While the need for more mental and behavioral health professionals is documented and clear, there is also a pressing need for a higher level of cultural competency of all mental and behavioral health professionals, regardless of their race. According to the 2007 Annapolis Coalition report new healthcare professionals are less than ready to meet the behavioral health needs of an increasingly diverse population. This is a crisis point for communities of color. The Annapolis Coalition Report (page 191) states: “The issue is not only one of access but also, in many cases, of a profound lack of culturally and linguistically competent care because of the dearth of providers who are grounded in diverse languages and cultures.” In an effort to better meet the mental and behavioral health needs of our nation and ensure adequate preparation in cultural competencies, public policies much target investments that address this deficit and which span from early collegiate education through the early careers of the trained mental and behavioral health workforce.

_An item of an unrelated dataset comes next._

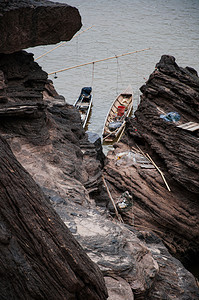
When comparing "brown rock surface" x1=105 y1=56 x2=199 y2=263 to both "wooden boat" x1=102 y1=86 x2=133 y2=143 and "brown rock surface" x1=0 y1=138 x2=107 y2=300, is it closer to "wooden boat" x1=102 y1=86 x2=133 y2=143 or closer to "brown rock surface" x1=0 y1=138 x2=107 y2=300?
"wooden boat" x1=102 y1=86 x2=133 y2=143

The projected national demographic changes create an urgent need for better representation of racial and ethnic minorities in the profession of psychology and other mental/behavioral health professions. Further, the growing multiculturalism of those seeking mental and behavioral help across the nation demands , an improved level of cultural competence of future and current mental and behavioral health professionals. The improvement of care and the transformation of systems of care depend entirely on a workforce that is adequate in size and effectively trained and supported.

References

American Psychological Association, Office of Ethnic Minority Affairs. (2008). A portrait of success and challenge—Progress report: 1997-2005. Washington, DC: Author. Retrieved from http://www.apa.org/pi/oema/programs/recruitment/draft-report-2007.aspx

Annapolis Coalition. (2007). An action plan for behavioral health workforce development: A framework for discussion. Substance Abuse and Mental Health Administration. Shortage Designation: HPSAs, MUAs & MUPs. Retried on December 5, 2008 from http://bhpr.hrsa.gov/shortage

Hoffer, T.B., M. Hess, V. Welch,Jr., and K. Williams. 2007. Doctorate Recipients from United States Universities: Summary Report 2006. Chicago: National Opinion Research Center. U.S. Department of Health and Human Services. (2004). Mental health, United States, 2004. Substance Abuse and Mental Health Administration.